I have covered (and even the innocent word 'covered' carries, for me, salacious connotations) a bit more than half of the 60 cases of the Great Detective and I think I have made my point (there I go again). In conclusion, I do want to consider a bit of careful examination, one of his most noted cases - a case that is well written up by Dr. Watson and is everybody's favorite - a case that is so well written that, until now, few realized it is a description of a sex orgy. "The Speckled Band" is such a carefully camouflaged tale (T-A-L-E), such a welter of prurience, lust and impudicity that one who is a gentleman cannot countenance keeping it upon his shelves, unless, of course, he does so for research and analysis, and only if then he released his findings to serve as a warning to fathers, clergy, and other do-gooders.

The opening paragraphs of this story are among the most carnal in literature: for example, these direct quotations: "working as he did rather for love…" "When we were sharing rooms…", of Holmes Watson said "he was a late riser…" and of himself Watson says "I was regular in my habits…" Then Holmes says, "Very sorry to knock you up…Mrs. Hudson has been knocked up…she retorted (what a euphemism that is!) upon me, and I upon you."

Later on in the same shameful narrative, Miss Stoner says, "He is a hard man…" and Holmes immediately replies, "you have been cruelly used" and then "this is a very deep business…." And Miss Stoner must have been a virgin as it is said that "the wall must have been pierced." And a few pages later she says "I am in your hands" and in the next sentence Holmes says "both my friend and I must spend the night in your room."

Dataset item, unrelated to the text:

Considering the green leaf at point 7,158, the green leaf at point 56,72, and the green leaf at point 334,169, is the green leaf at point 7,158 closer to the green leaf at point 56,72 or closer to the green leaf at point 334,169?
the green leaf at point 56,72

And so on through this shameful recounting of Victorian debauchery. At the very end Dr. Roylott at least must have found satiety for his is described thusly: "across his lap lay the short stock…"

Gentlemen, I could go on: I could quote you the episode where "they laid her on the sofa"; I could analyze the 25 stories not covered in this shameful expose — but I know I need not. You now have a glimmering that all is not serene and wholesome at 221B Baker Street in gas-lit London and in the year 1895.

I leave my judgment making, if any be needed, to psychologists and psychiatrists and, God forbid, to moralists. I can only leave with you the disturbing thought that I have had that Moriarty and Moran are a pair of prudish Irish immigrants compared to Mrs. Hudson's roomers.